EXERCISE TASK:
Please give every entry below as a numbered list, leaving out the blank lines.

[Items listed in a dataset]
━━━━━━━━

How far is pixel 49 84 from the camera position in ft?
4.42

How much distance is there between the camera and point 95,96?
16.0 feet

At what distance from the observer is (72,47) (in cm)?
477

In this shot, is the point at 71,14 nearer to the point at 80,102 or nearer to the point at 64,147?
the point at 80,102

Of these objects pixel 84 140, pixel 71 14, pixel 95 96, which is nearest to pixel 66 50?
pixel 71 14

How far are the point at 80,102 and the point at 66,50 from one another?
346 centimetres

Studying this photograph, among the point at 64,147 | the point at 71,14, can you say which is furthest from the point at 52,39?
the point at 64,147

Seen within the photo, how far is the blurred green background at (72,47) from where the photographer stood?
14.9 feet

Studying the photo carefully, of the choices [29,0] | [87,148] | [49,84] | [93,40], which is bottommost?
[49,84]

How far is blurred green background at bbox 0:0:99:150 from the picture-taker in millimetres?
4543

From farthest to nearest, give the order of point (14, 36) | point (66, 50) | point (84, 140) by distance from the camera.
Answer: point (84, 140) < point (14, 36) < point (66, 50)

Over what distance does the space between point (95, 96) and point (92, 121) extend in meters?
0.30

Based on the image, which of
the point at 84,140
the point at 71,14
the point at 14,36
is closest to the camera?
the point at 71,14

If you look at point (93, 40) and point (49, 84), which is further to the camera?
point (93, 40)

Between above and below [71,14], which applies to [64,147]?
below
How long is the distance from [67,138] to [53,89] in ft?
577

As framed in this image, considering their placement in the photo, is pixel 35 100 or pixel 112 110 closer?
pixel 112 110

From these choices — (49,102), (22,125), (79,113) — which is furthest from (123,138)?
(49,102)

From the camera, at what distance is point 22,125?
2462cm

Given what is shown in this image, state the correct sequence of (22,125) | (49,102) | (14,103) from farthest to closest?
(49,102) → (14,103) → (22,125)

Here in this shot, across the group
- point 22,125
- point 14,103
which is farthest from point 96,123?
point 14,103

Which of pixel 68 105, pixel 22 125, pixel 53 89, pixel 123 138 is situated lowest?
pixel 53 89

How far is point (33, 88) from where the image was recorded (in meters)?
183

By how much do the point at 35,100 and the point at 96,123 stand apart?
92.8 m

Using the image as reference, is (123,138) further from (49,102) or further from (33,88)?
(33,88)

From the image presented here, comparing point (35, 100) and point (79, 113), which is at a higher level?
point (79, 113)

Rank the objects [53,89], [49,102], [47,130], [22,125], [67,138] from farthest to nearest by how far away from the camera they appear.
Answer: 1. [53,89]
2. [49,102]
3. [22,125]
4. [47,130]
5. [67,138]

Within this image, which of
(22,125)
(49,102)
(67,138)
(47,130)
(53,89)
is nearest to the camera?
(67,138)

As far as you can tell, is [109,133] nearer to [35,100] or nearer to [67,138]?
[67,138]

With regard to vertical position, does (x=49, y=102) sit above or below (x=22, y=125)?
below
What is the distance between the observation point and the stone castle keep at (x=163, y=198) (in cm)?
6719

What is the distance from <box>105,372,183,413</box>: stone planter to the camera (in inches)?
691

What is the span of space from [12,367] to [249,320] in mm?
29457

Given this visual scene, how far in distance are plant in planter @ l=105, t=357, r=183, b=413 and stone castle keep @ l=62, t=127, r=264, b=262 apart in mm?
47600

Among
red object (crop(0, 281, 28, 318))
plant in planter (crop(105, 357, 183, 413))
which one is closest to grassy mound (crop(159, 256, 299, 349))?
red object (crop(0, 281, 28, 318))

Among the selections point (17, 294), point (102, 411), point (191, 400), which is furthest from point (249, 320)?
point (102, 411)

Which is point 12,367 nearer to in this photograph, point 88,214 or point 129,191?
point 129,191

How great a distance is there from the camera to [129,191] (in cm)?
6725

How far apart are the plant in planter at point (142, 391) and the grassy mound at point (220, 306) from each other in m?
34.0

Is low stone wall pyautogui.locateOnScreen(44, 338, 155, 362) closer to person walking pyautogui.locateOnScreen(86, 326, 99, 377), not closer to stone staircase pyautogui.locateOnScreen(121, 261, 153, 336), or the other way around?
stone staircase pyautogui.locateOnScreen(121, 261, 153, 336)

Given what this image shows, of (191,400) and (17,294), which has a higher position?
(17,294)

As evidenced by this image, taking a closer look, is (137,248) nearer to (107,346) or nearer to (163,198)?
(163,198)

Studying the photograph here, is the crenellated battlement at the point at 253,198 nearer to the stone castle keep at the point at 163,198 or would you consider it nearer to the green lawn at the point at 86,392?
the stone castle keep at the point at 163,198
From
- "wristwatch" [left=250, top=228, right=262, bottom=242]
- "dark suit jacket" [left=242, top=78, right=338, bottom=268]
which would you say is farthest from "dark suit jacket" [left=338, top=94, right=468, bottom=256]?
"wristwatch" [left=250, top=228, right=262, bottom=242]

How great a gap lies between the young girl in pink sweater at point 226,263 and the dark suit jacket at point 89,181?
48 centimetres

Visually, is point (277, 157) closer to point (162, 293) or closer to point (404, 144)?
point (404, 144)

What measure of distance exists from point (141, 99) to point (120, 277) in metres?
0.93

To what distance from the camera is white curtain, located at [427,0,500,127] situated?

━━━━━━━━

OUTPUT FOR THIS EXERCISE:
1. How far is pixel 49 84 from the camera position in ft?
2. 4.42
3. How much distance is there between the camera and point 95,96?
4. 16.0 feet
5. At what distance from the observer is (72,47) (in cm)?
6. 477
7. In this shot, is the point at 71,14 nearer to the point at 80,102 or nearer to the point at 64,147?
8. the point at 80,102
9. Of these objects pixel 84 140, pixel 71 14, pixel 95 96, which is nearest to pixel 66 50?
10. pixel 71 14
11. How far are the point at 80,102 and the point at 66,50 from one another?
12. 346 centimetres
13. Studying this photograph, among the point at 64,147 | the point at 71,14, can you say which is furthest from the point at 52,39?
14. the point at 64,147
15. Seen within the photo, how far is the blurred green background at (72,47) from where the photographer stood?
16. 14.9 feet
17. Studying the photo carefully, of the choices [29,0] | [87,148] | [49,84] | [93,40], which is bottommost?
18. [49,84]
19. How far is blurred green background at bbox 0:0:99:150 from the picture-taker in millimetres?
20. 4543
21. From farthest to nearest, give the order of point (14, 36) | point (66, 50) | point (84, 140) by distance from the camera.
22. Answer: point (84, 140) < point (14, 36) < point (66, 50)
23. Over what distance does the space between point (95, 96) and point (92, 121) extend in meters?
24. 0.30
25. Based on the image, which of
26. the point at 84,140
27. the point at 71,14
28. the point at 14,36
29. is closest to the camera?
30. the point at 71,14
31. If you look at point (93, 40) and point (49, 84), which is further to the camera?
32. point (93, 40)
33. Between above and below [71,14], which applies to [64,147]?
34. below
35. How long is the distance from [67,138] to [53,89] in ft?
36. 577
37. As framed in this image, considering their placement in the photo, is pixel 35 100 or pixel 112 110 closer?
38. pixel 112 110
39. From these choices — (49,102), (22,125), (79,113) — which is furthest from (123,138)?
40. (49,102)
41. From the camera, at what distance is point 22,125?
42. 2462cm
43. Given what is shown in this image, state the correct sequence of (22,125) | (49,102) | (14,103) from farthest to closest?
44. (49,102) → (14,103) → (22,125)
45. Here in this shot, across the group
46. - point 22,125
47. - point 14,103
48. which is farthest from point 96,123?
49. point 14,103
50. Which of pixel 68 105, pixel 22 125, pixel 53 89, pixel 123 138 is situated lowest?
51. pixel 53 89
52. How far is point (33, 88) from where the image was recorded (in meters)?
53. 183
54. By how much do the point at 35,100 and the point at 96,123 stand apart?
55. 92.8 m
56. Using the image as reference, is (123,138) further from (49,102) or further from (33,88)?
57. (33,88)
58. From the image presented here, comparing point (35, 100) and point (79, 113), which is at a higher level?
59. point (79, 113)
60. Rank the objects [53,89], [49,102], [47,130], [22,125], [67,138] from farthest to nearest by how far away from the camera they appear.
61. Answer: 1. [53,89]
62. 2. [49,102]
63. 3. [22,125]
64. 4. [47,130]
65. 5. [67,138]
66. Within this image, which of
67. (22,125)
68. (49,102)
69. (67,138)
70. (47,130)
71. (53,89)
72. is nearest to the camera?
73. (67,138)
74. As far as you can tell, is [109,133] nearer to [35,100] or nearer to [67,138]?
75. [67,138]
76. With regard to vertical position, does (x=49, y=102) sit above or below (x=22, y=125)?
77. below
78. What is the distance between the observation point and the stone castle keep at (x=163, y=198) (in cm)?
79. 6719
80. What is the distance from <box>105,372,183,413</box>: stone planter to the camera (in inches)?
81. 691
82. What is the span of space from [12,367] to [249,320] in mm?
83. 29457
84. Given this visual scene, how far in distance are plant in planter @ l=105, t=357, r=183, b=413 and stone castle keep @ l=62, t=127, r=264, b=262 apart in mm?
85. 47600
86. Among
87. red object (crop(0, 281, 28, 318))
88. plant in planter (crop(105, 357, 183, 413))
89. which one is closest to grassy mound (crop(159, 256, 299, 349))?
90. red object (crop(0, 281, 28, 318))
91. Among the selections point (17, 294), point (102, 411), point (191, 400), which is furthest from point (249, 320)?
92. point (102, 411)
93. Which is point 12,367 nearer to in this photograph, point 88,214 or point 129,191?
94. point 129,191
95. How great a distance is there from the camera to [129,191] (in cm)?
96. 6725
97. How far apart are the plant in planter at point (142, 391) and the grassy mound at point (220, 306) from each other in m?
98. 34.0
99. Is low stone wall pyautogui.locateOnScreen(44, 338, 155, 362) closer to person walking pyautogui.locateOnScreen(86, 326, 99, 377), not closer to stone staircase pyautogui.locateOnScreen(121, 261, 153, 336), or the other way around?
100. stone staircase pyautogui.locateOnScreen(121, 261, 153, 336)
101. Given what this image shows, of (191,400) and (17,294), which has a higher position?
102. (17,294)
103. As evidenced by this image, taking a closer look, is (137,248) nearer to (107,346) or nearer to (163,198)?
104. (163,198)
105. Studying the photograph here, is the crenellated battlement at the point at 253,198 nearer to the stone castle keep at the point at 163,198 or would you consider it nearer to the green lawn at the point at 86,392?
106. the stone castle keep at the point at 163,198
107. From
108. - "wristwatch" [left=250, top=228, right=262, bottom=242]
109. - "dark suit jacket" [left=242, top=78, right=338, bottom=268]
110. which would you say is farthest from "dark suit jacket" [left=338, top=94, right=468, bottom=256]?
111. "wristwatch" [left=250, top=228, right=262, bottom=242]
112. How great a gap lies between the young girl in pink sweater at point 226,263 and the dark suit jacket at point 89,181?
113. 48 centimetres
114. Visually, is point (277, 157) closer to point (162, 293) or closer to point (404, 144)?
115. point (404, 144)
116. What measure of distance exists from point (141, 99) to point (120, 277) in metres?
117. 0.93
118. To what distance from the camera is white curtain, located at [427,0,500,127] situated?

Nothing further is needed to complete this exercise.